Task directions
Please give back the listing exactly, without any of its pictures.

Given data
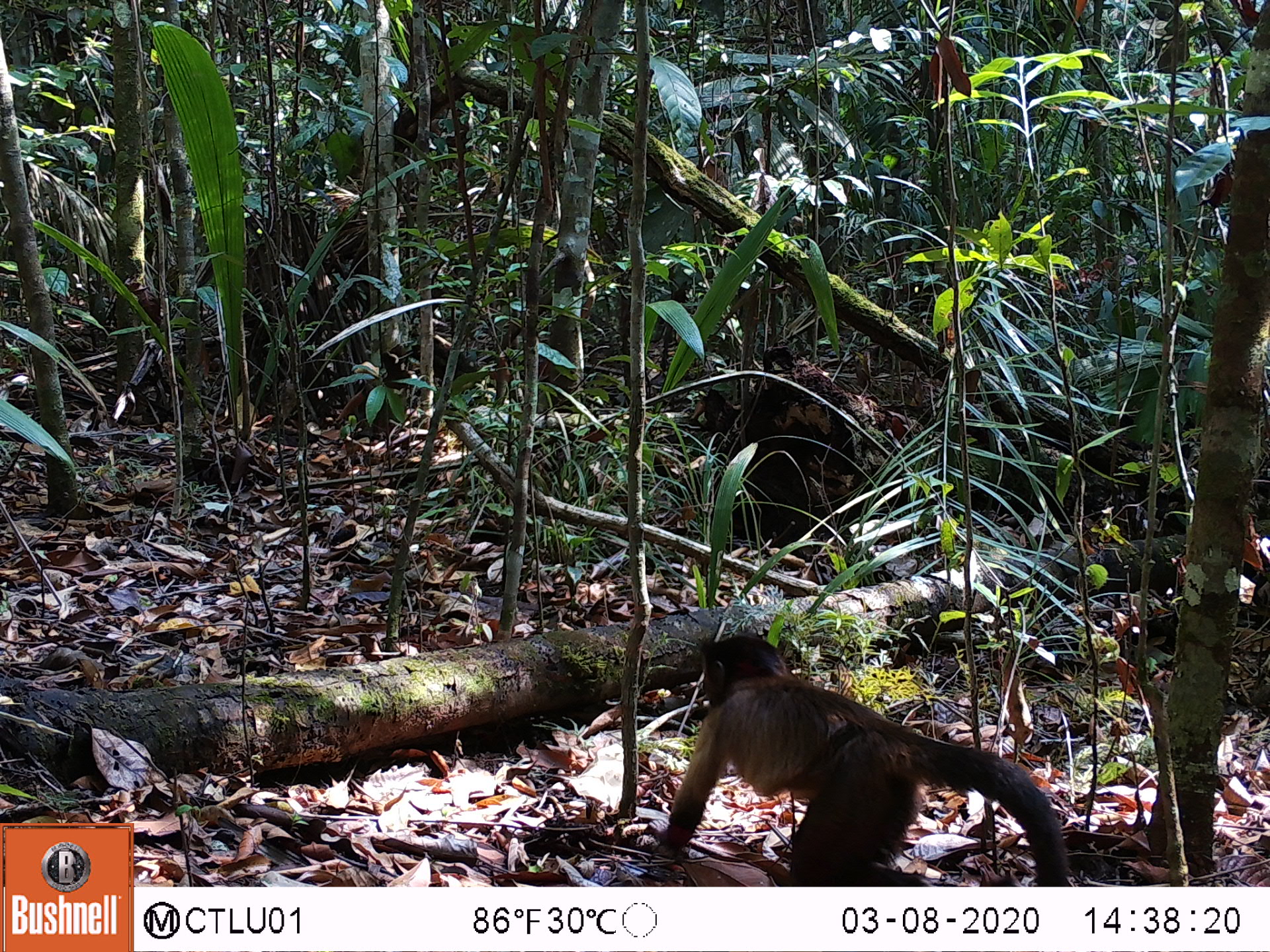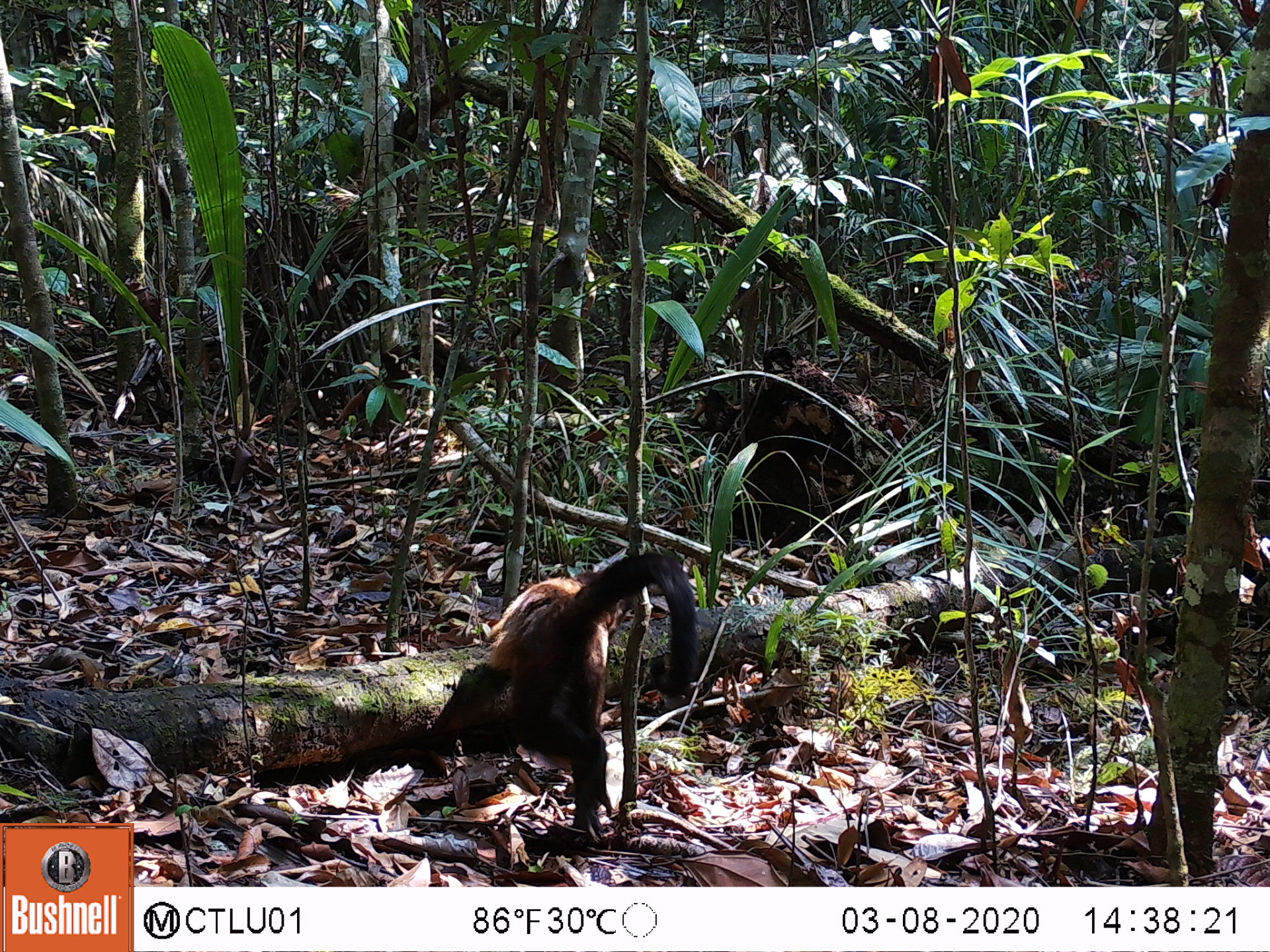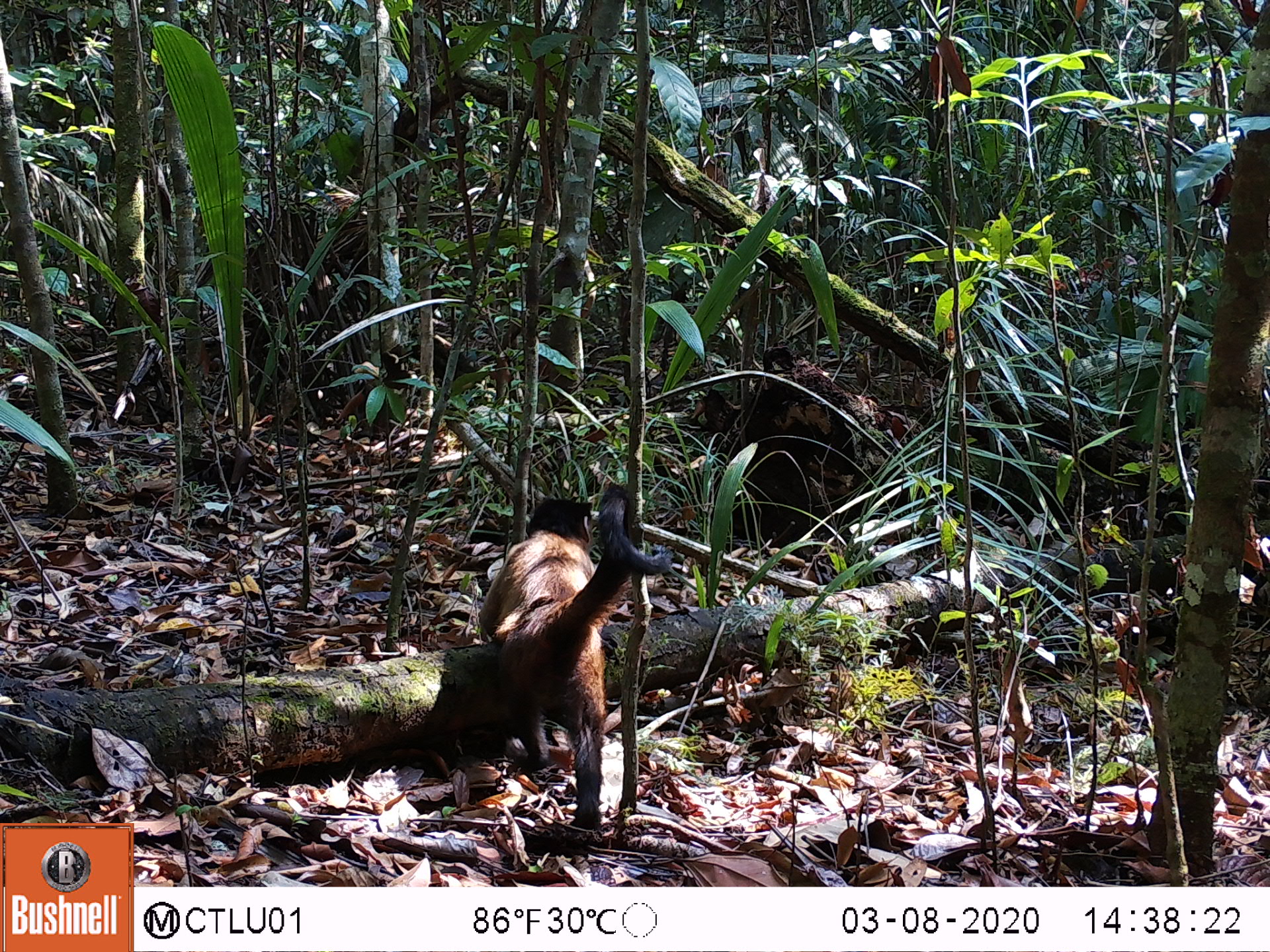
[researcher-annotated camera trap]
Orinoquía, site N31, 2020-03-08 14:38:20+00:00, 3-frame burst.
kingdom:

Finished task
[researcher-annotated camera trap]
Orinoquía, site N31, 2020-03-08 14:38:20+00:00, 3-frame burst.
kingdom:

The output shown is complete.